Monday, December 27, 2010
Leisha Kelly's The House on Malcolm Street ~ Reviewed
House on Malcolm Street, The: A Novel
Paperback: 352 pages
Publisher: Revell; Original edition (September 1, 2010)
It is the autumn of 1920, and Leah Breckenridge is desperate to find a way to provide for her young daughter. After losing her husband and infant son, she is angry at God and fearful about the days ahead. Finding refuge in a boardinghouse run by her late husband's aunt, Leah begins the slow process of mending her heart.

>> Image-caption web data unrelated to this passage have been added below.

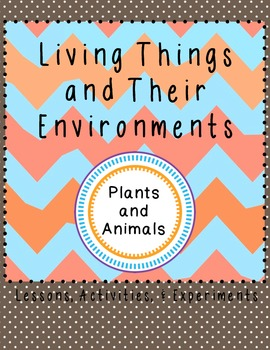 Living Things and Their Environment Life Science Animals P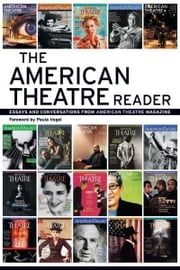 The American Theatre Reader - Essays and Conversations from American Theatre magazine ebook by Staff of American Theatre Magazine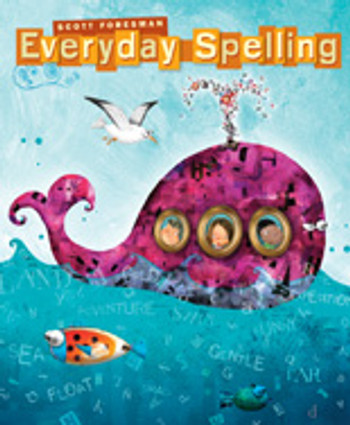 Everyday Spelling Scott Foresman Grade 3 Student - Consumable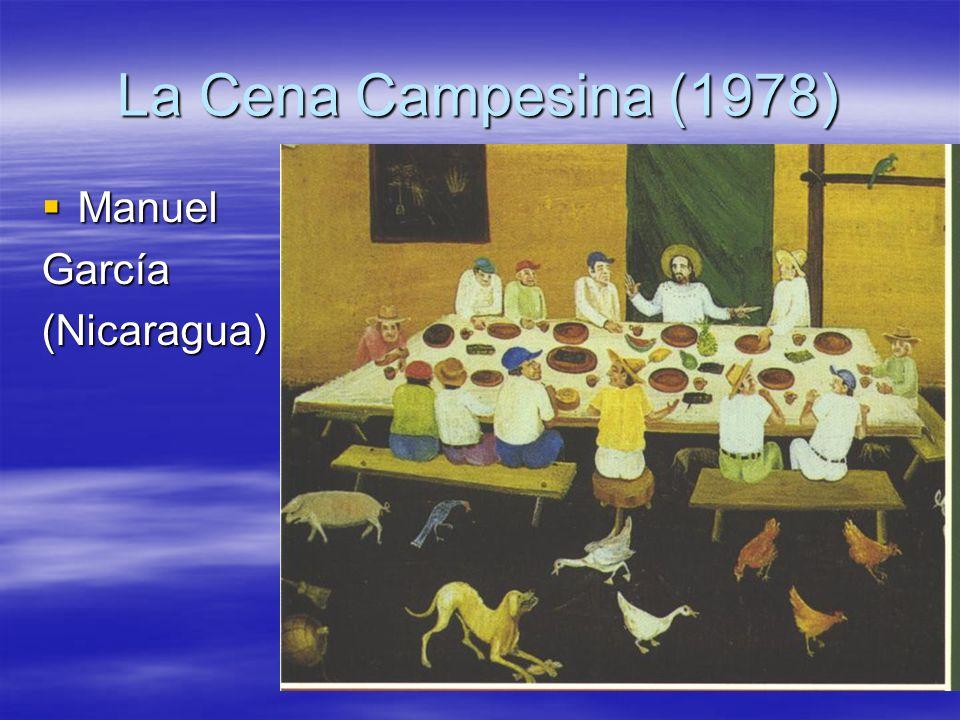 La Cena Campesina (1978) Manuel García (Nicaragua)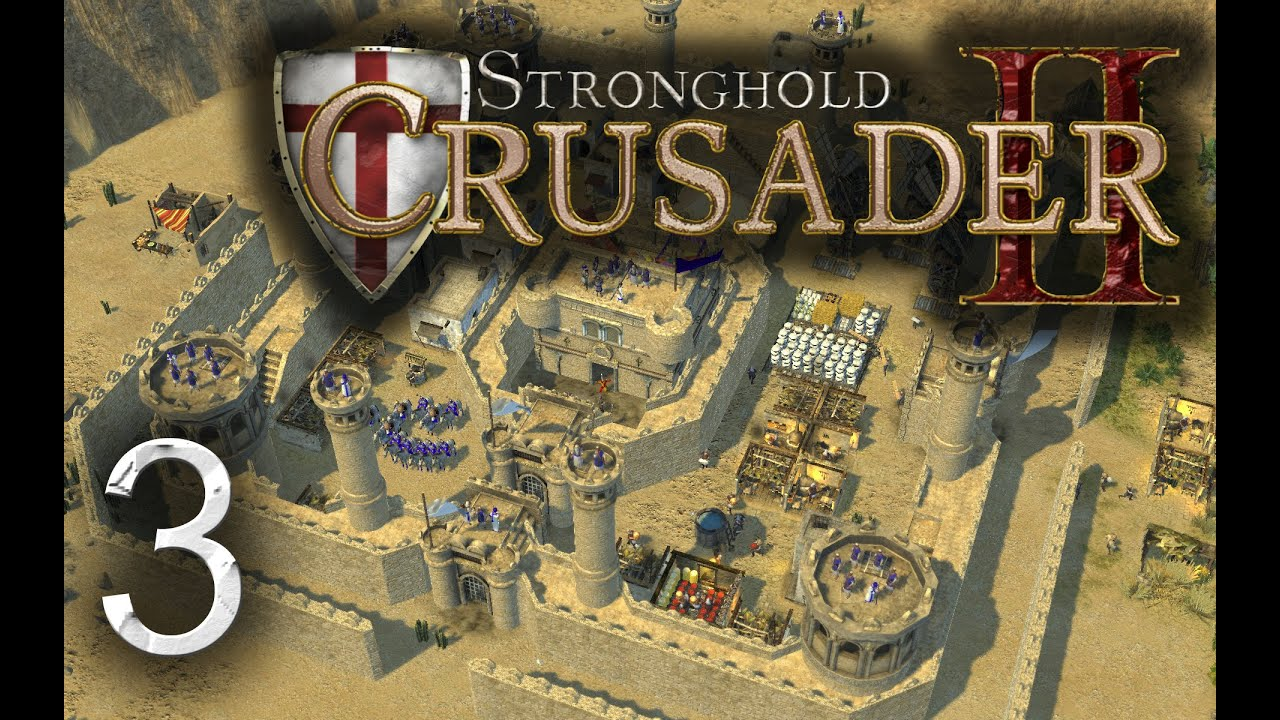 lets play stronghold crusader 2 campaign gameplay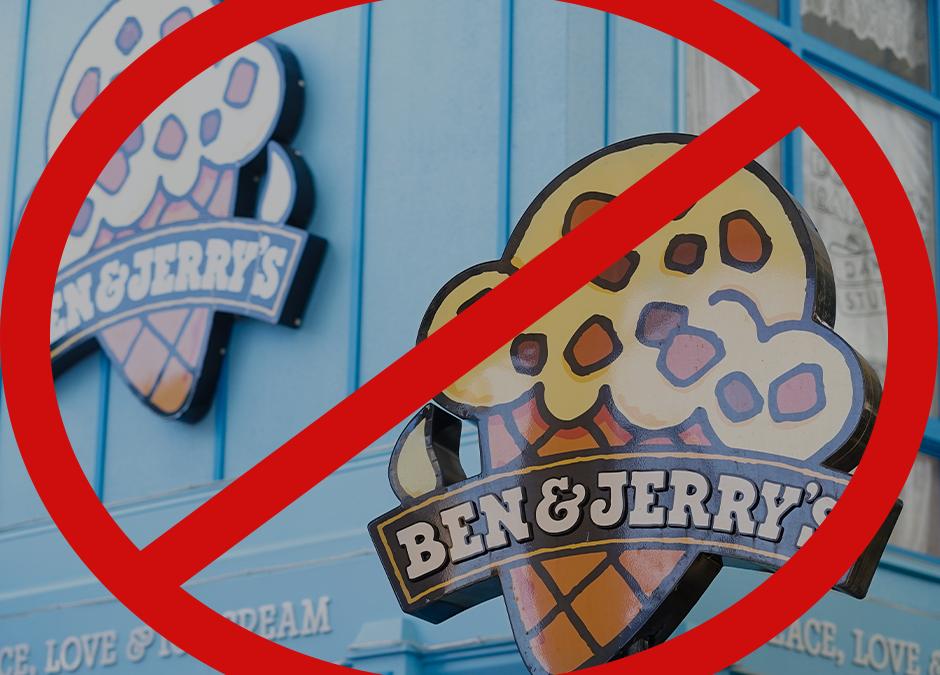 10,000+ Sign CJV Petition to Boycott Ben & Jerry's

Is it the people who surround her--or perhaps this very house--that reach into her heart with healing? As Leah finds peace tending to an abandoned garden, can she find a way to trust God with her future
Leisha Kelly has penned a moving story of a young widow and her small daughter forced to rely on the generosity and goodwill of her late husband's aunt. Bitter over her tragic losses and the estrangement from her father, Leah resents the interference of Aunt Marigold's other boarder, Josiah Walsh. In the same vein, Josiah finds Leah aloof and unfriendly exuding a palpable grief that chafes his own wounded heart. The House on Malcolm Street is a study of human emotion and the healing power of faith. With authenticity and insight, Leisha exposes both the broken-hearted and the beauty of a child's soul. The slow pacing will not suit readers accustomed to page turners nor those looking for romance but it is a journey of exploration and healing well worth taking.